Courtly foreign grace
Alfred, Lord Tennyson. The Revenge xiii
Half a page was devoted in yesterday's Jakarta Post
to an advertorial for PT DaimlerChrysler Indonesia
. Not having a driving license or any wish to drive, let alone possess, a car here in Jakarta, I wouldn't normally bother to read about how you can wallow in luxury in traffic jams.
But this ad caught my eye as it is illustrated with pictures of Karl Benz and Gottlieb Daimler, both with wonderful whiskers, and a young Pre-Raphaelite looking lass named Mercedes. But the words are set, supposedly in the form of a children's story, in the here and now. So, if you're sitting comfortably, as I can't find this travesty online let me quote verbatim.
With energetic movements, the man with tousled silvery hair was immersed in his daily rite: cleaning, polishing and revving up his car. Like on most Sundays, his nine-year-old grand-daughter was there to lend a hand, enthusiastically.
"We're finished. It's pay time, grandpa! Another story?" Her voice was coy, yet persuasive even so.
"Well, okay. But as always, my stories contain a certain message: a valuable lesson for life."
They washed their hands. She smiled thankfully as he took her to the neatly filed clippings and the computer in the study.
"I'll give you just the highlights, not too chronologically, though. The core message is one of the beneficial powers of that commendable trait: trustworthiness. Hard to give and hard to maintain, but lose it once and it's next-to-impossible to win it back. To me it is the result of honesty and commitment to doing one's best. Ultimately, this trait is also reflected in inventions to benefit mankind. Don't take my words for granted. Observe whats around you and make your own conclusion."
With these opening lines
(which I'm sure all nine-year olds will understand), he took her back in time ... to the history of Daimler Benz.

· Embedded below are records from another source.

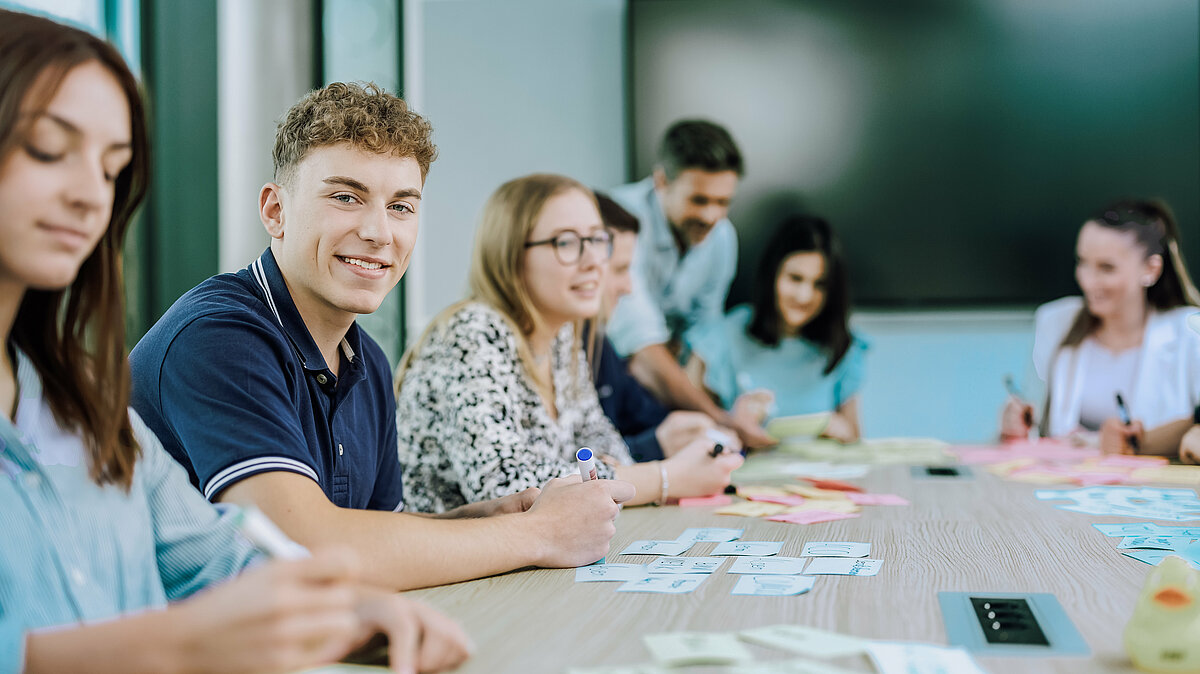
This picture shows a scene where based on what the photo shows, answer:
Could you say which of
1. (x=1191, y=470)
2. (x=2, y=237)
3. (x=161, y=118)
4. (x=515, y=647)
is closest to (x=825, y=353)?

Exciting stuff for a nine year old Indonesian girl, eh? And it gets even better with the tale of how a little girl was born on September 16th 1889 and named Mercedes, which means 'grace'. This name was used by her father, Emil Jellink, when he won the Tour de Nice in 1899 driving a Daimler. When he bought the dealership for Austria-Hungary, France and America he insisted that the cars should be named after his daughter.
"Now," continued the grandfather, "in my mind, this part of the history is related to you. Your parents weren't prepared for a baby girl.

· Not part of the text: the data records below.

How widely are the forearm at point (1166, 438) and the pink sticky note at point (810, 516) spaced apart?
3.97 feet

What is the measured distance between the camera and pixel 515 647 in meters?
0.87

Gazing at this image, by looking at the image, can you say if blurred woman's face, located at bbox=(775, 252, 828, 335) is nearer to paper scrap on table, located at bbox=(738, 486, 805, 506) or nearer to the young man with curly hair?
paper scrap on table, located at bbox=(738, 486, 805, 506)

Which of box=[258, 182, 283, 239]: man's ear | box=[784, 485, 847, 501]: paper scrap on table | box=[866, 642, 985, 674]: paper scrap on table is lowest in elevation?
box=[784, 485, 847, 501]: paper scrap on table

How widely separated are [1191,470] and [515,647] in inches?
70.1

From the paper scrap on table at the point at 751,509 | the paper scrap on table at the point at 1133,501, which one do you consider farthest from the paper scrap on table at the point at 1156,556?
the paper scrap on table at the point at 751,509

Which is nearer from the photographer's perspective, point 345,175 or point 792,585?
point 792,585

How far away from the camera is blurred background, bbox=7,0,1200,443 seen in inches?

(Nothing like telling a kid that they weren't really wanted.) The first few days, they couldn't even decide on a name for you. I thought of suggesting a name like hers," he said, pointing to a picture of a girl
~ presumably the one in the advertorial.
"Well, to cut a long story short, I suggested the Indonesian word that has a similar meaning to hers: Anggun," He smiled at Anggun, who giggled and pinched his arm.
And so it goes. A car is named after a girl whilst here in Indonesia a girl is named after a car.
Chrysler expressively creates state-of-the-art product designs of exceptional performance personifying the American Lifestyle.
The company also purports to have a high degree of social responsibility; there's a bi-lingual .pdf file to download.
If I could be bothered, I could argue that they've transgressed the spirit of their own corporate human rights statement. Advocating possessiveness and an American lifestyle for Indonesia, whilst suggesting that girls are second-best, indicates to me that all this company is interested in is its bottom line.
Which reminds me. Anggun
has a nice bottom. I like her singing too.
Finally, for those who may be wondering why I'm not commenting on the forthcoming presidential election, it's because there's nothing much to say. There are few of the dirty tricks happening in the American version, but the horse trading
is possibly even more venal. And, like Wimar Witoelar
, I hope the electors will choose whoever they feel they can trust the most.
Which probably means that abstentions will be very high.